XIV T Y D Z I E N ZWYKŁY

PONIEDZIAŁEK

Mt 9, 18-26

"Bylebym się płaszcza dotknęła!"

Pierwszy akt każdej modlitwy. Pragnienie uchwycenia Boga mocnym odruchem wiary i miłości. Bez tej wiary nie dosięglibyśmy naprawdę Jezusa. On jest tutaj, otoczony tłumem, a jednak ludzie nie dosięgają Jego tajemnicy. Zaś ta niewiasta dotyka Go w Jego głębi: "Kto się mnie dotknął?"

Dziwne uzdrowienie. Magia? Gesty ludowe: dotknąć fogurę, zapalić świeczkę, recytować bez końca różaniec, iść za sztandarem. To może wydawać się zabobonne. Ale Jezus patrzy ponad gesty, to co go porusza zawsze to wiara: "Twoja wiara cię uzdrowiła".
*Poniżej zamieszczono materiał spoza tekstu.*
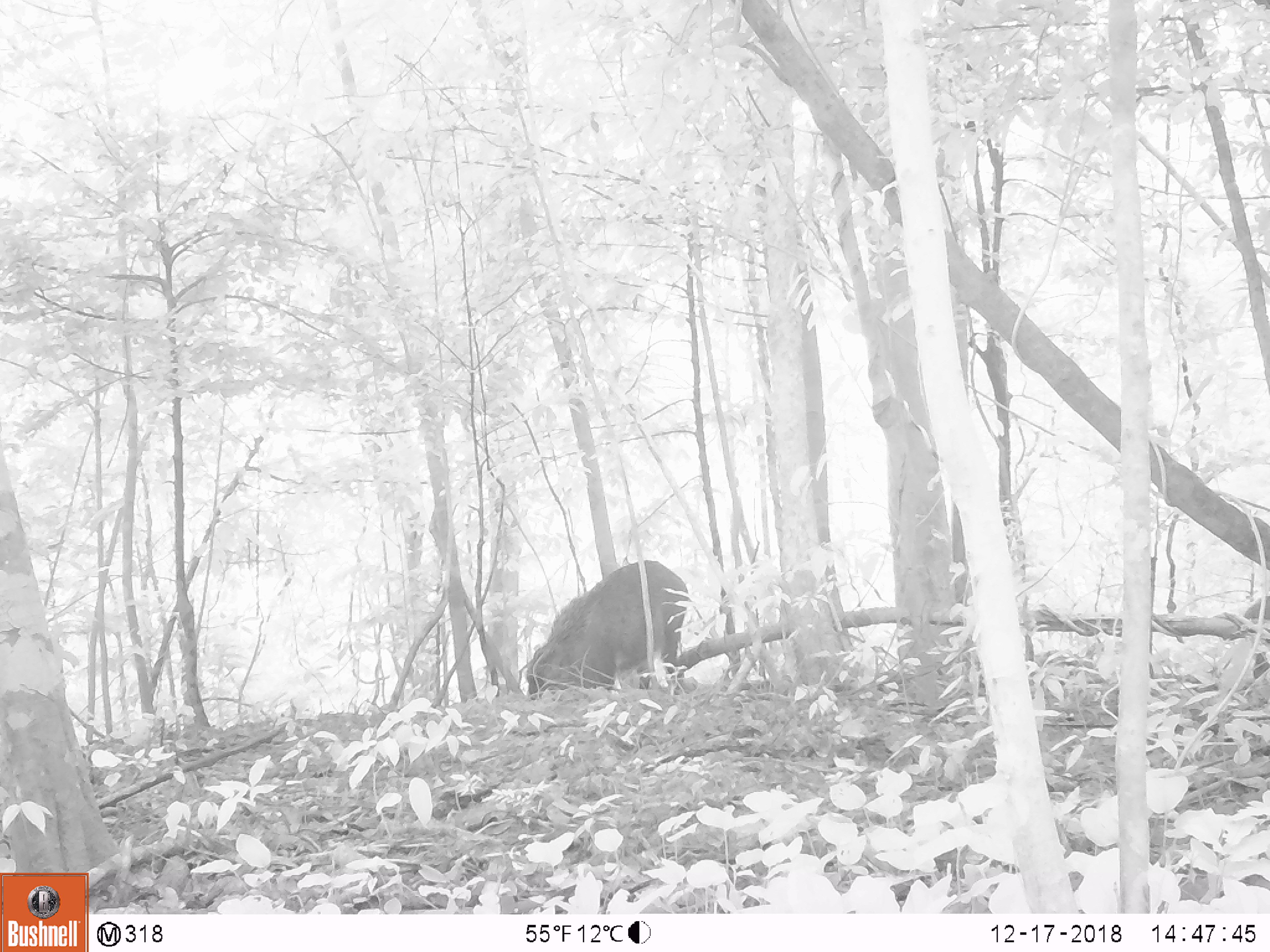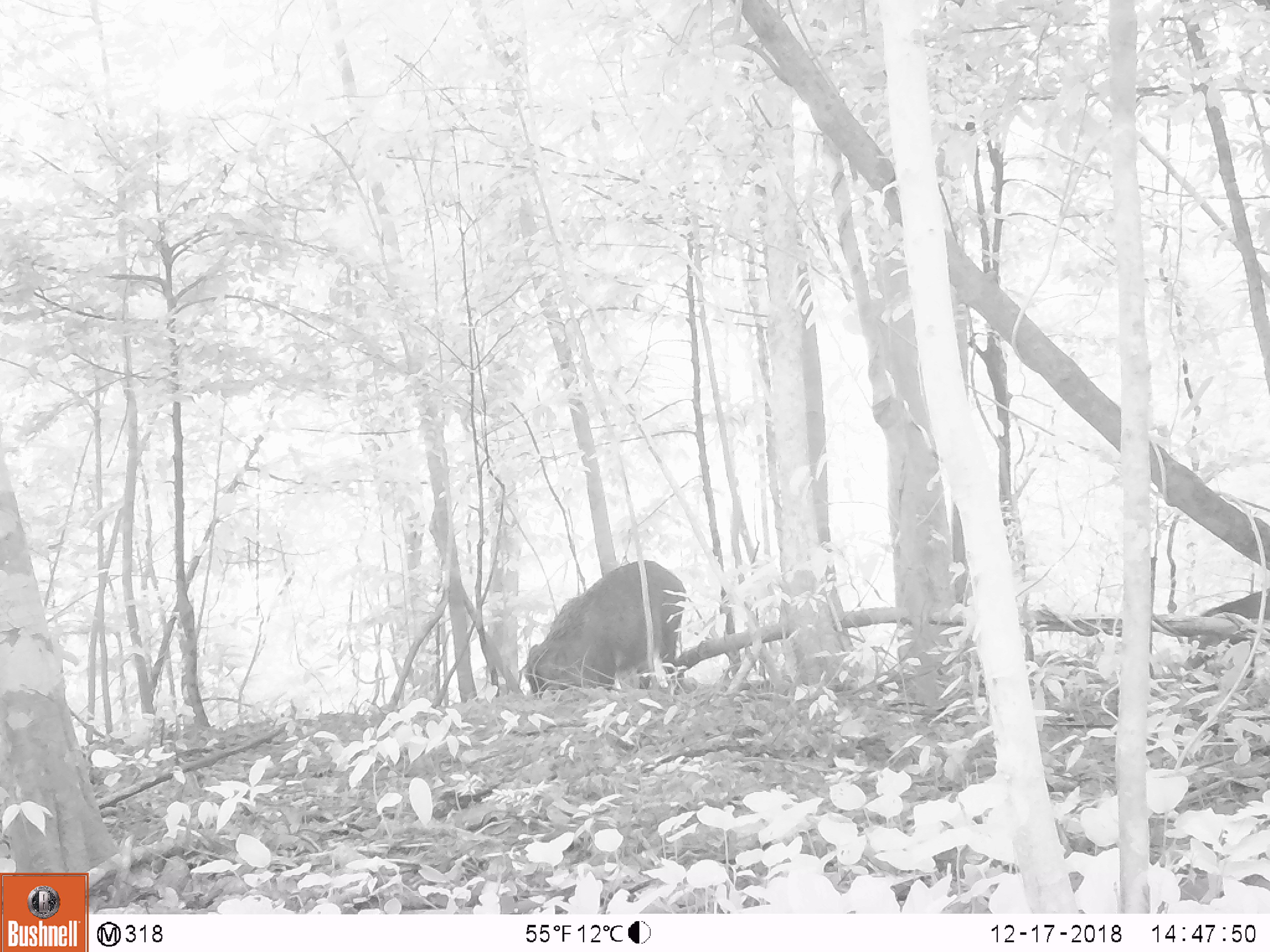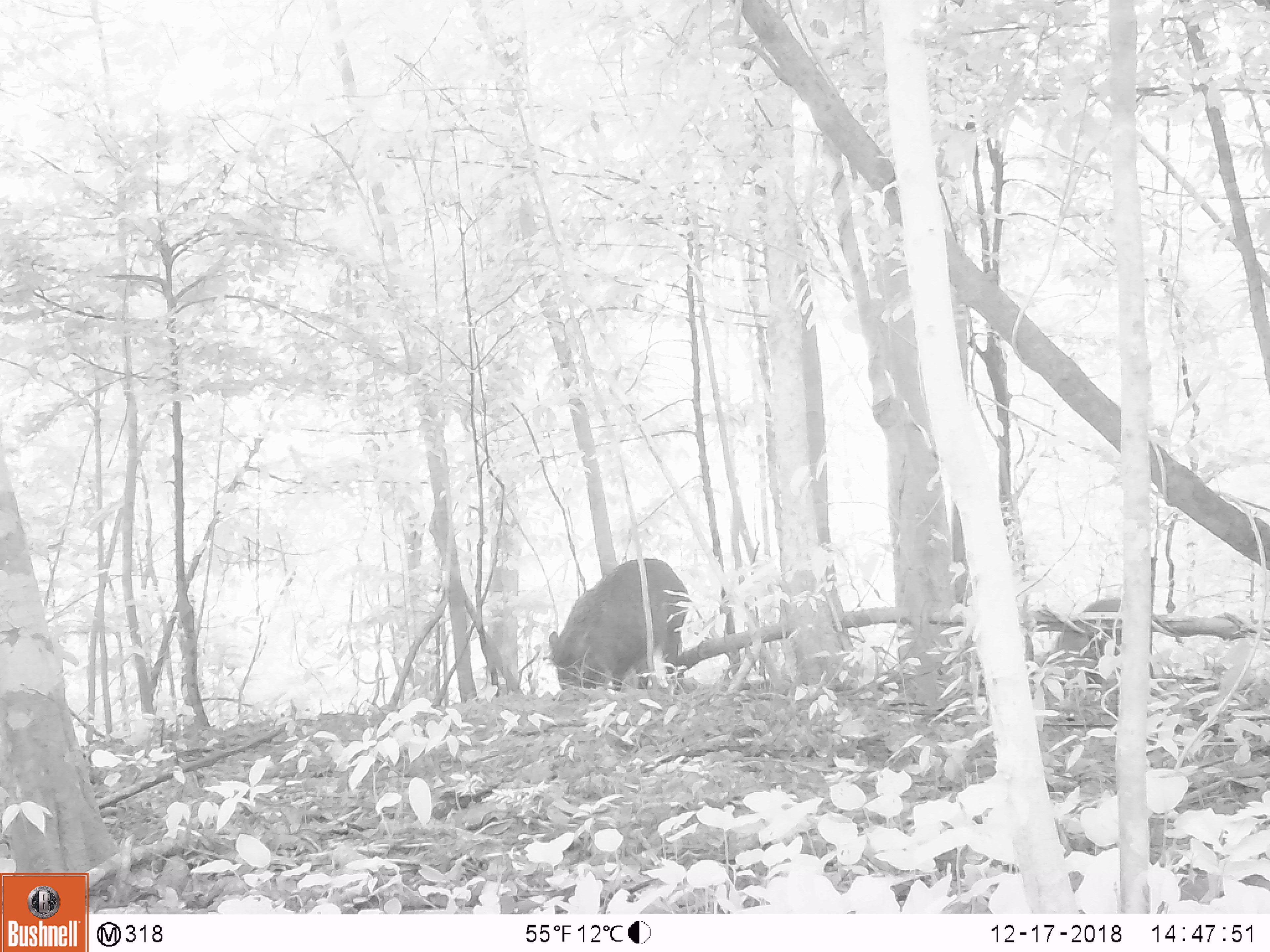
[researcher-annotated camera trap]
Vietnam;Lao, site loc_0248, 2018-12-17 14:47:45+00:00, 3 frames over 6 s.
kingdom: Animalia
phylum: Chordata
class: Mammalia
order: Artiodactyla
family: Suidae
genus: Sus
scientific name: Sus scrofa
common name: eurasian wild pig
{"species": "eurasian wild pig (Sus scrofa)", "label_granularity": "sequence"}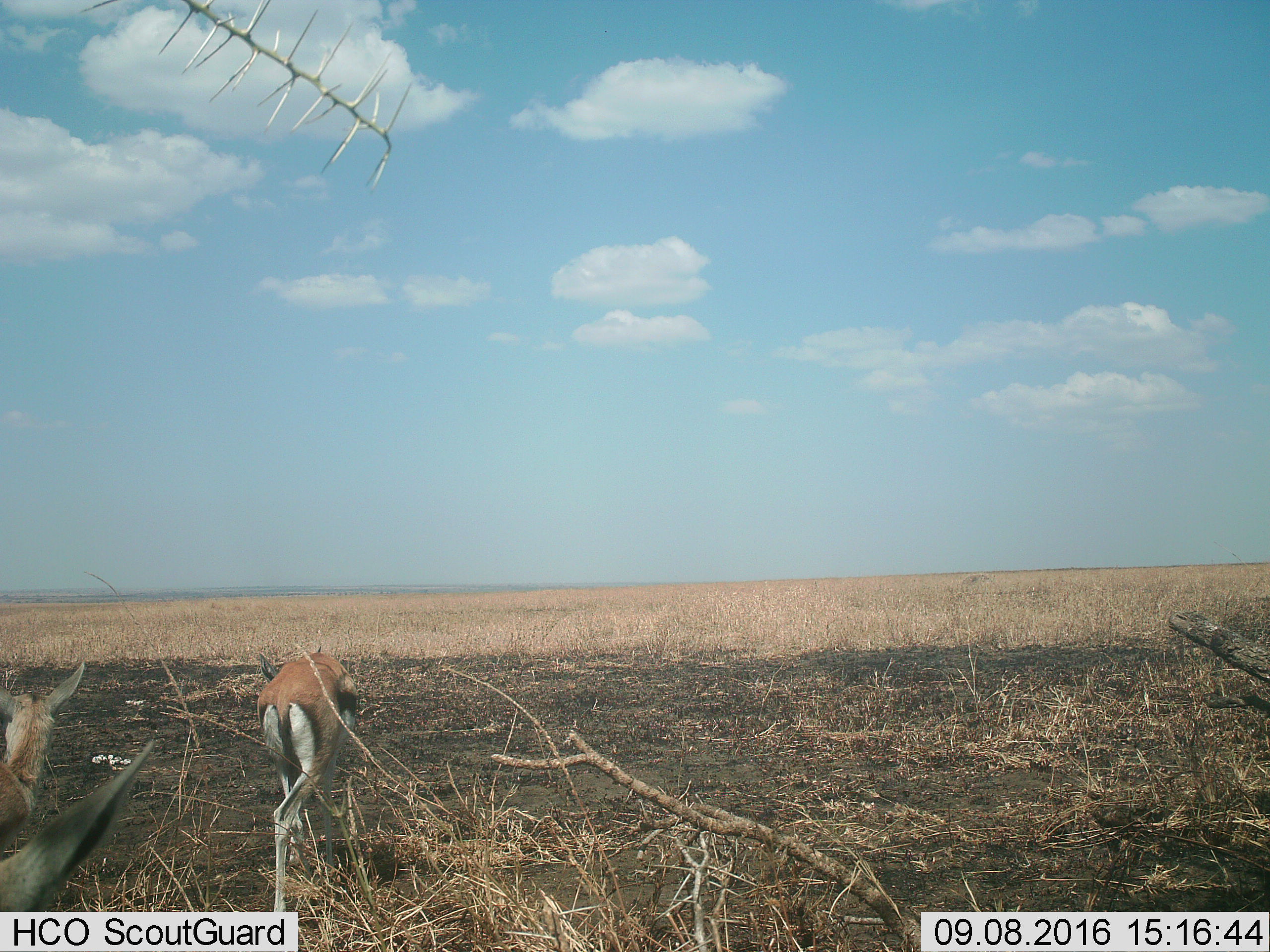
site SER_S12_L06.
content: unidentified animal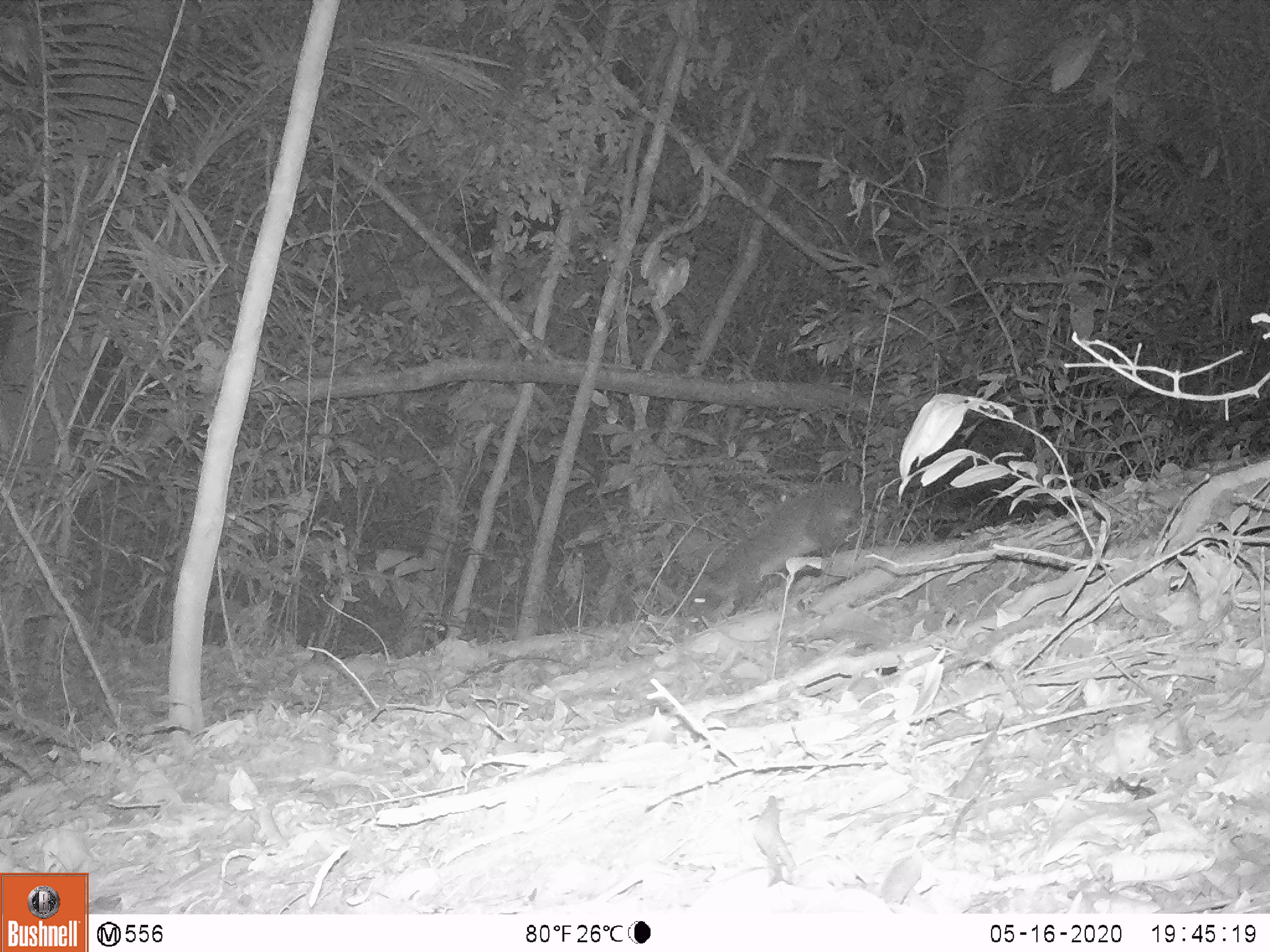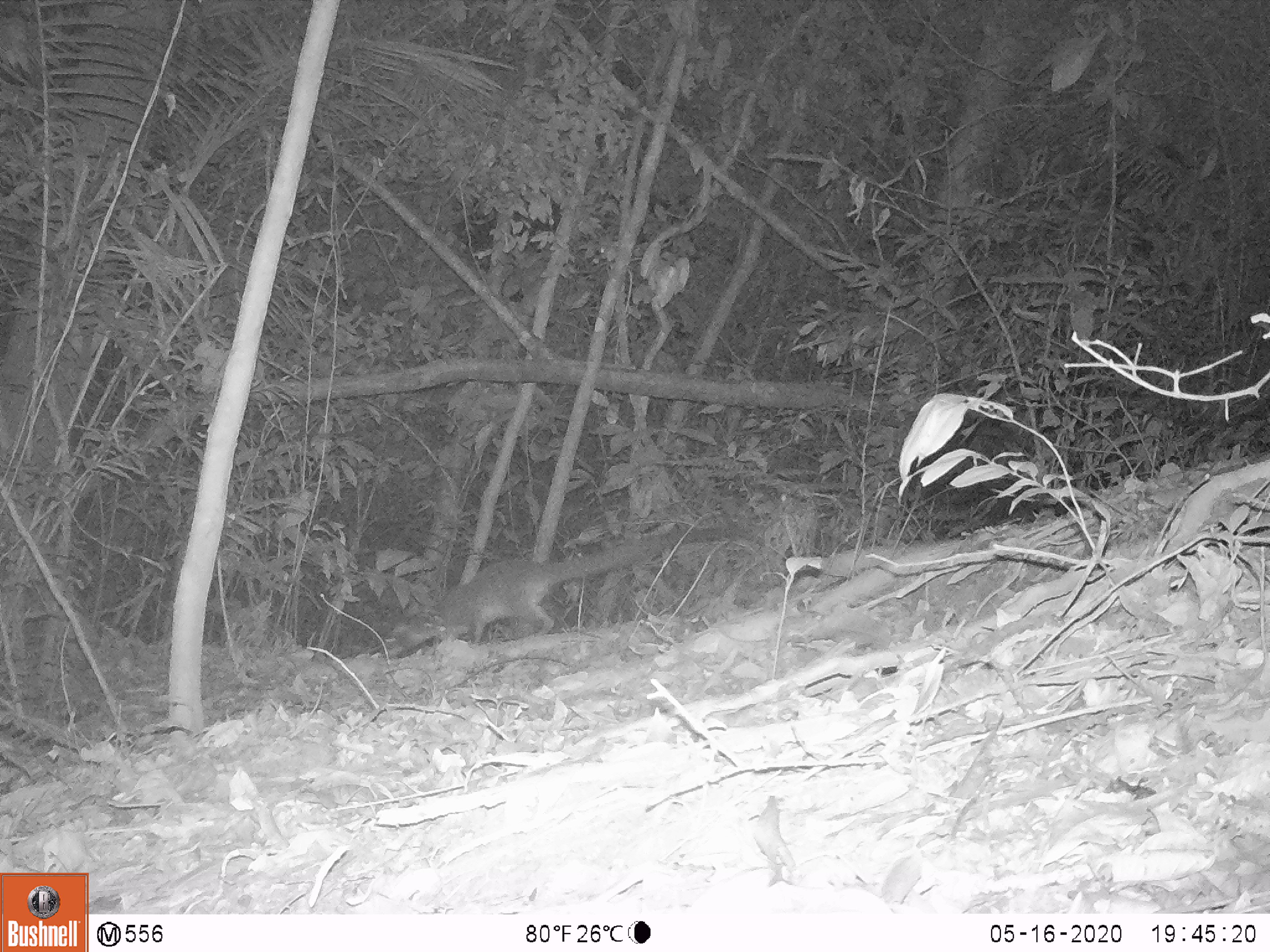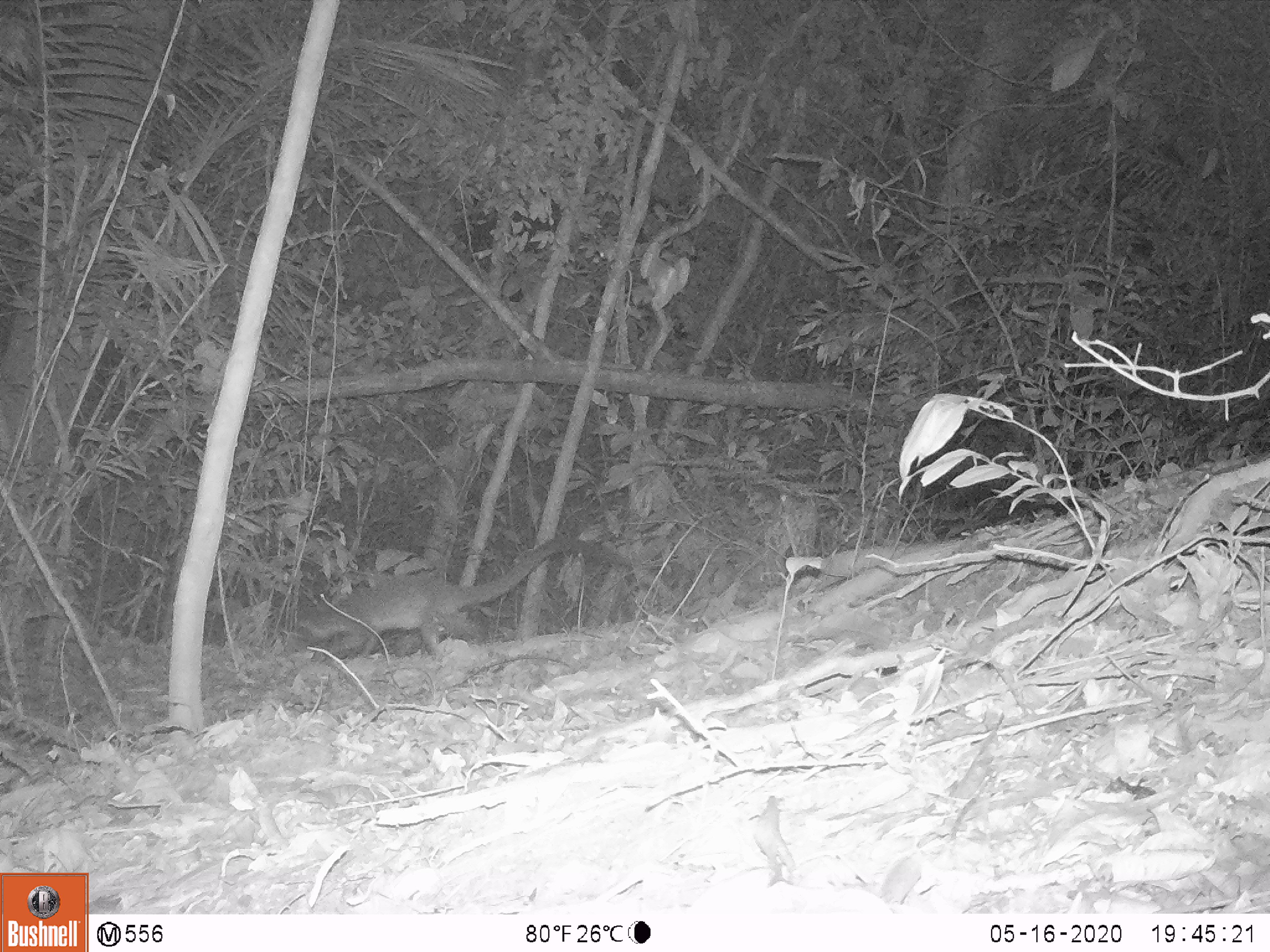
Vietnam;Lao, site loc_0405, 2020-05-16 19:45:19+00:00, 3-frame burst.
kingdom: Animalia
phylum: Chordata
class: Mammalia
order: Carnivora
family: Viverridae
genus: Paguma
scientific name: Paguma larvata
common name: masked palm civet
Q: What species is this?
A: Masked palm civet (Paguma larvata).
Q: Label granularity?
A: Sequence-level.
Dotknięcie jest ważne w tej scenie. Ta niewiasta była uważana za nieczystą i czyniła nieczystymi tych, którzy jej dotykali. Jej życie było nie tylko bolesne, lecz także wstydliwe.

Dotyka ona Jezusa, a On szuka tej, której wiara Go dotknęła. Próbujmy zdobywać się na podobny odruch wiary, kiedy chcemy spotkać Jezusa. Dla uzdrowienia, dla jakiejś łaski. Dla miłości za miłość.